A VSD is an abnormal opening in the dividing wall between the ventricles caused by a hypoplastic ventricular septum in the embryonic period. It is a common type of congenital heart defect, with an incidence of about 12%–25% among congenital heart diseases (Porstmann W, 1967). It has been estimated that in China, the annual rate of VSD is 17.3 per 1000 births (Zhao QM, 2013). As VSD is a polygenic inherited condition, it is influenced by genetic factors, environment factors, or both. VSD can appear either as an isolated cardiac defect without other abnormalities referred to as eusemia or with several complex malformations which is usually difficult to cure and can even be fatal. Therefore, prenatal diagnosis of VSD is vital to enable prenatal genetic counselling and provide postpartum assistance.

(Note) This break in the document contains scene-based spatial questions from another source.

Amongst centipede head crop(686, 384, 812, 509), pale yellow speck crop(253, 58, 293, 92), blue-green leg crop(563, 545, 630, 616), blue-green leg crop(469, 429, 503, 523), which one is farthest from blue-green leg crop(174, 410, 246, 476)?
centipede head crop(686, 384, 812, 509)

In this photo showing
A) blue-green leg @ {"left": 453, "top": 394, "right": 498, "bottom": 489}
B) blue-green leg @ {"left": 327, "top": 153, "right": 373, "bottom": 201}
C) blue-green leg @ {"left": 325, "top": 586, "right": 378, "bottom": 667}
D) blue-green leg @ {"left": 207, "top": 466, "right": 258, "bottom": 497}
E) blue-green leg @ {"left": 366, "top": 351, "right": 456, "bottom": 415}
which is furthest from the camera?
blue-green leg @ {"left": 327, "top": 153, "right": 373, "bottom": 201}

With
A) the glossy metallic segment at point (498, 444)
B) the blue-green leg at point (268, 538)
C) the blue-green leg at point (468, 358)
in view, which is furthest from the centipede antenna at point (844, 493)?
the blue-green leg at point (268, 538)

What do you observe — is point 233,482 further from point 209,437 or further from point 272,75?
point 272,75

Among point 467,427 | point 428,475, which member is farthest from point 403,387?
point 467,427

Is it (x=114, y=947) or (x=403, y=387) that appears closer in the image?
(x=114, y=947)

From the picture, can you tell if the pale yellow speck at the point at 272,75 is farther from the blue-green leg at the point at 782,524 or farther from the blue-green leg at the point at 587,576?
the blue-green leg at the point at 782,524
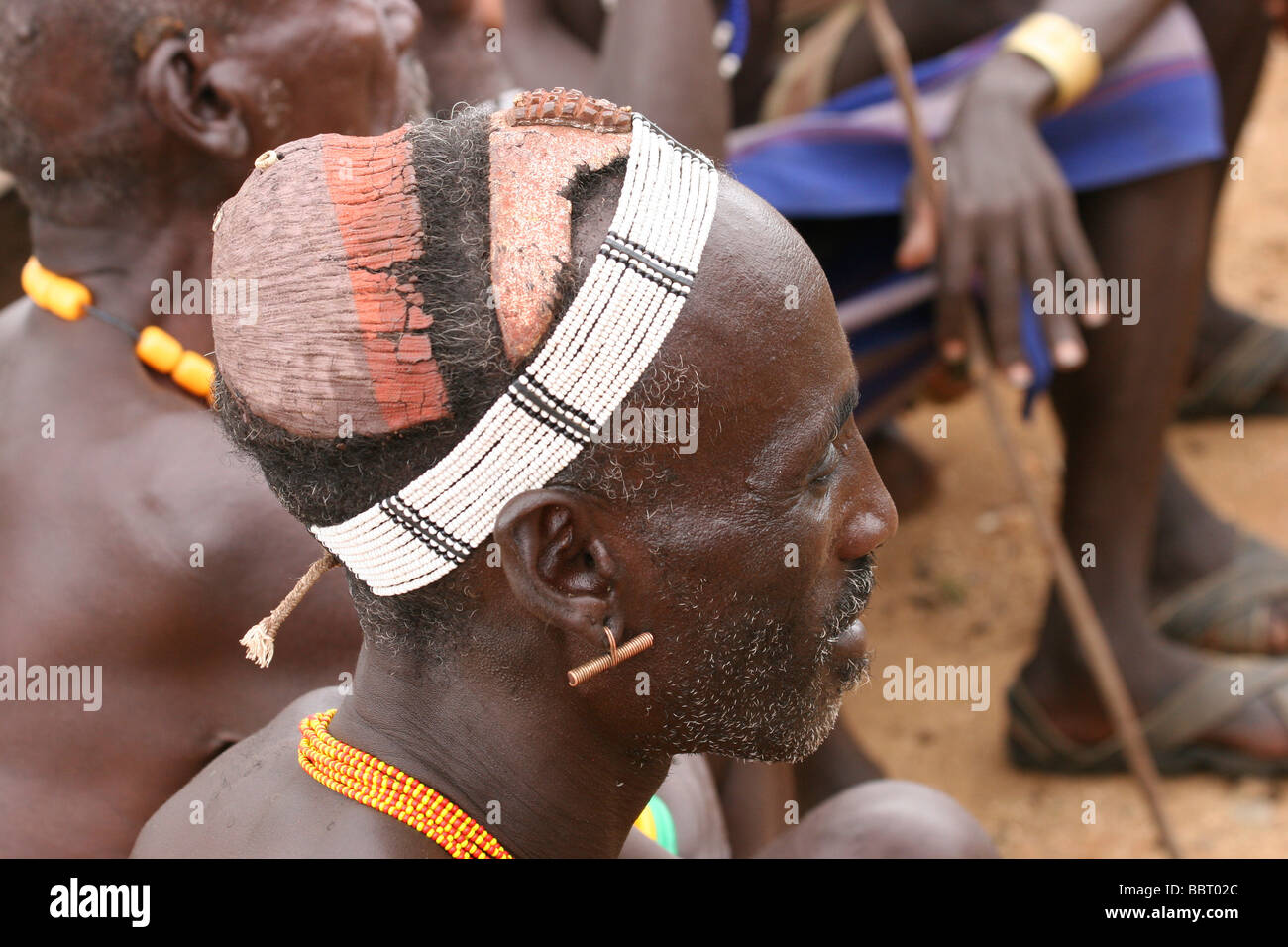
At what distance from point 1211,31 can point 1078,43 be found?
1168mm

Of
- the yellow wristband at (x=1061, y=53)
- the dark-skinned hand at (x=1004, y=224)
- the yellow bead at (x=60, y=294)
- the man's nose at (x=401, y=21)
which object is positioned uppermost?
the yellow wristband at (x=1061, y=53)

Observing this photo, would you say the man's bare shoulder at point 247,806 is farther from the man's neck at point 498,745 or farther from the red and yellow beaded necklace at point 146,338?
the red and yellow beaded necklace at point 146,338

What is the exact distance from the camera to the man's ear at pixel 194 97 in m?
2.29

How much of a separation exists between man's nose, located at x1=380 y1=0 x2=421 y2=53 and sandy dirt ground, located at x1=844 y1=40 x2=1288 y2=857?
233 cm

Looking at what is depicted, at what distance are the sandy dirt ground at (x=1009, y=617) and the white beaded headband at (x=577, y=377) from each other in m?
2.67

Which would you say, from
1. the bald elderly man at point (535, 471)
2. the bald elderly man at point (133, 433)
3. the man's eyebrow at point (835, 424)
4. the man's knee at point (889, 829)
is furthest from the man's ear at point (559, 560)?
the man's knee at point (889, 829)

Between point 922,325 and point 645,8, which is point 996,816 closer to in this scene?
point 922,325

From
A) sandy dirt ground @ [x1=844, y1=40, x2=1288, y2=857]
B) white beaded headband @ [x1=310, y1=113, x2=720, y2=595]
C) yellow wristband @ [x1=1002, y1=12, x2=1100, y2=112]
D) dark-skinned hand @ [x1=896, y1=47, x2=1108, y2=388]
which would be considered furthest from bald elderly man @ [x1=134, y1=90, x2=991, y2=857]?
sandy dirt ground @ [x1=844, y1=40, x2=1288, y2=857]

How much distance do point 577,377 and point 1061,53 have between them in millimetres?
2467

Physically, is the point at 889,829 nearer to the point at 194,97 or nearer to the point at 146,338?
the point at 146,338

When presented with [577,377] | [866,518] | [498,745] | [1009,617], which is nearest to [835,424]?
[866,518]

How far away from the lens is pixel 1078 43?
3.52m

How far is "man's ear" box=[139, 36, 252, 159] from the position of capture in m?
2.29
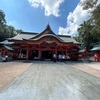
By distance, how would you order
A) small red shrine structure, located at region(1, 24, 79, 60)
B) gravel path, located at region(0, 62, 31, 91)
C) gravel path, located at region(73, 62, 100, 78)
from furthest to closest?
1. small red shrine structure, located at region(1, 24, 79, 60)
2. gravel path, located at region(73, 62, 100, 78)
3. gravel path, located at region(0, 62, 31, 91)

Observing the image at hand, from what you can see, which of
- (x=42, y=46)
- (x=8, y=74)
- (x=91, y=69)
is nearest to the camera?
(x=8, y=74)

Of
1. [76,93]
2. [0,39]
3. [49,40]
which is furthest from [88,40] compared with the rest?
[76,93]

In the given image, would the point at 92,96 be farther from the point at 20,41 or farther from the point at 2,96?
the point at 20,41

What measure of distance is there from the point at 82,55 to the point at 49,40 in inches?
296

The aim of our examinations was to determine whether the two fetuses had genetic problems that warranted termination of pregnancy. Cytogenetic analysis showed that both fetuses had a derivative chromosome 4, and SNP array analysis showed that both had trisomy 7q11.23q21.3. Using FISH, we identified the repetitive sequence of 7q11.23q21.3 in the long arms of chromosome 4, indicative of a derivative chromosome 4. To determine the origin of the trisomy 7q11.23q21.3, we performed cytogenetic and SNP array analyses for the woman, her husband, her older son, and both her parents. We found that the fetuses had inherited the trisomy 7q11.23q21.3 from their mother. Fetal ultrasound examination showed that both fetuses had VSD, so we performed physical and intelligence examinations, heart examination for the pregnant woman. Since the findings were normal, it appears that the VSD was unrelated to the trisomy 7q11.23q21.3.

Conclusion

We concluded that the VSD had not been caused by the trisomy 7q11.23q21.3. Both fetuses had only VSD, without any other abnormal phenotype, and the defects were of diameter 3.1 and 2.9 mm. Several studies have demonstrated that spontaneous VSD closure occurs more frequently if the defect is small (3–6 mm) than if it is large. Meanwhile, the traditional method of surgery and the new method of catheter intervention are both suitable methods to treat VSDs. Although we did not advise the woman in the present case to terminate the pregnancy, we recommended regular ultrasound examination of the two fetuses at the hospital.

Funding

This study was supported by grants from the Medical Technology Breeding Project for PLA’s Youth (No. 14QNP004), the Natural Science Foundation of Liaoning (No.2015020423).

Acknowledgment

We thank all the patients who participated in this study.